Pull out each line in the data below that contains the word "here". The match is case-sensitive.

[Records for reasoning about scenes]
—————

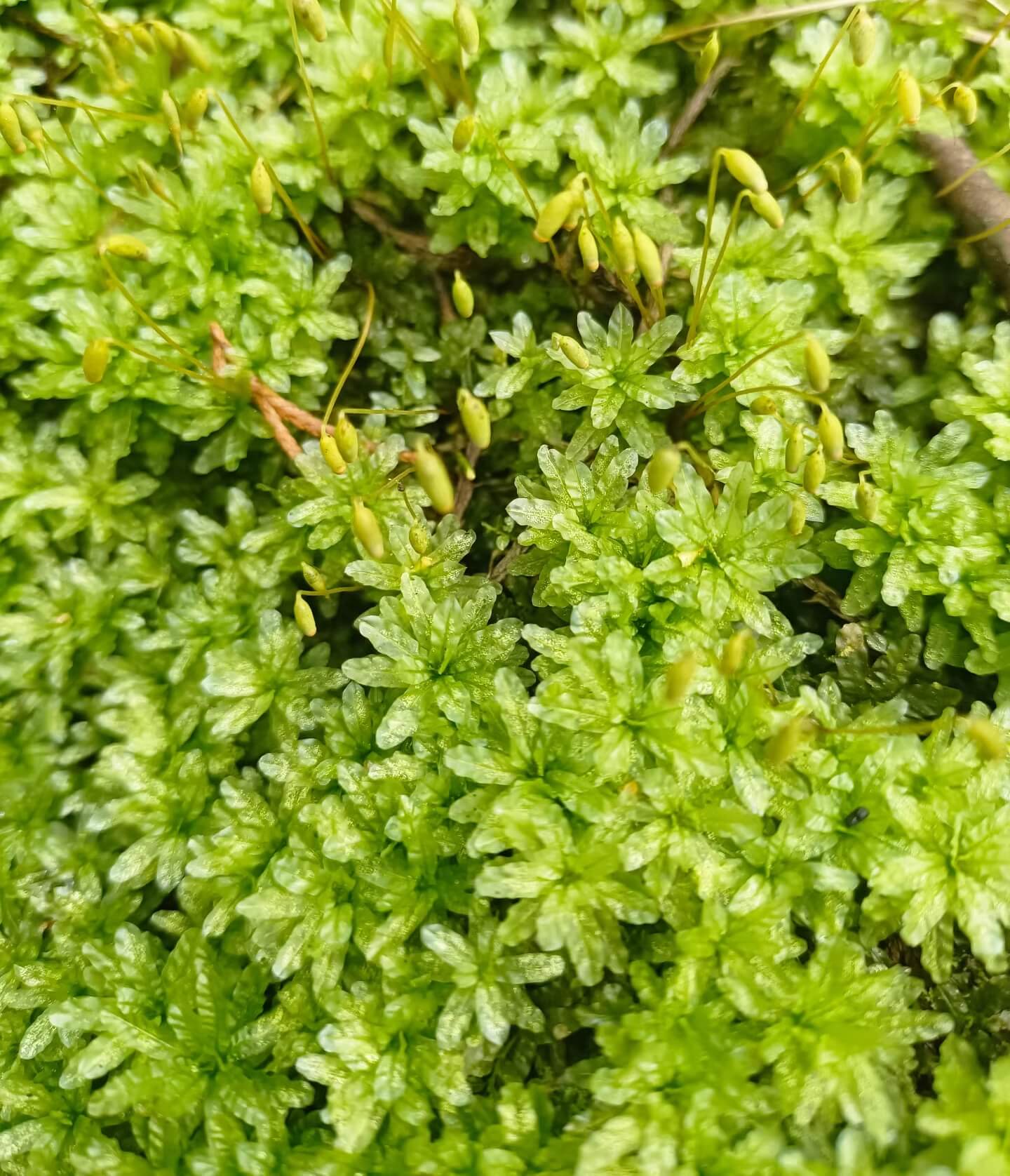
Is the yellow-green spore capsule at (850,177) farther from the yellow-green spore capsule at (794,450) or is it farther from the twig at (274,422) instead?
the twig at (274,422)

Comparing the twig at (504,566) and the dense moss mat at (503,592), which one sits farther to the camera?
the twig at (504,566)

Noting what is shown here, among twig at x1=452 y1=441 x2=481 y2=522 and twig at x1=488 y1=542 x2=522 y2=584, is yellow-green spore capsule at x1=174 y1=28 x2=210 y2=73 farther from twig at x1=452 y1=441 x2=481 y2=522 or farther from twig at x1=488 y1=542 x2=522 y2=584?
twig at x1=488 y1=542 x2=522 y2=584

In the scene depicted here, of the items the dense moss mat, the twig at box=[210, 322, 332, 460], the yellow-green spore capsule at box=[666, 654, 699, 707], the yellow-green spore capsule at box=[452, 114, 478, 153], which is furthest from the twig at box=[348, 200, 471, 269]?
the yellow-green spore capsule at box=[666, 654, 699, 707]

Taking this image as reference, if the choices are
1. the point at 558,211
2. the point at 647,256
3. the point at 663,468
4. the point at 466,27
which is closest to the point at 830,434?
the point at 663,468

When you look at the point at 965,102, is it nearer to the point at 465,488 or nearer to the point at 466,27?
the point at 466,27

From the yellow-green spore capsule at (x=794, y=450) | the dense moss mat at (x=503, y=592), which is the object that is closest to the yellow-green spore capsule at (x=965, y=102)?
→ the dense moss mat at (x=503, y=592)
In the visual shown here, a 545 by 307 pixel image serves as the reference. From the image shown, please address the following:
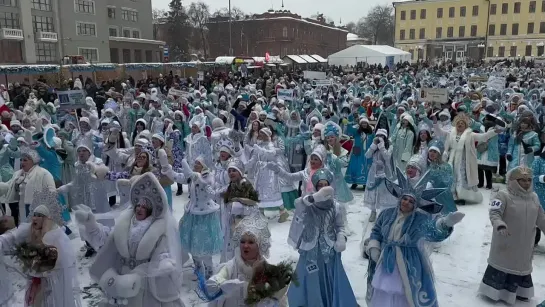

—————

### Task output
Noting what is shown here, among twig at x1=452 y1=441 x2=481 y2=522 and twig at x1=488 y1=542 x2=522 y2=584, is yellow-green spore capsule at x1=174 y1=28 x2=210 y2=73 farther from twig at x1=452 y1=441 x2=481 y2=522 or farther from twig at x1=488 y1=542 x2=522 y2=584?
In the scene depicted here, of the items the dense moss mat, the twig at box=[210, 322, 332, 460], the yellow-green spore capsule at box=[666, 654, 699, 707], the yellow-green spore capsule at box=[452, 114, 478, 153], which is furthest from the twig at box=[348, 200, 471, 269]?
In the visual shown here, a 545 by 307 pixel image serves as the reference. From the image shown, please address the following:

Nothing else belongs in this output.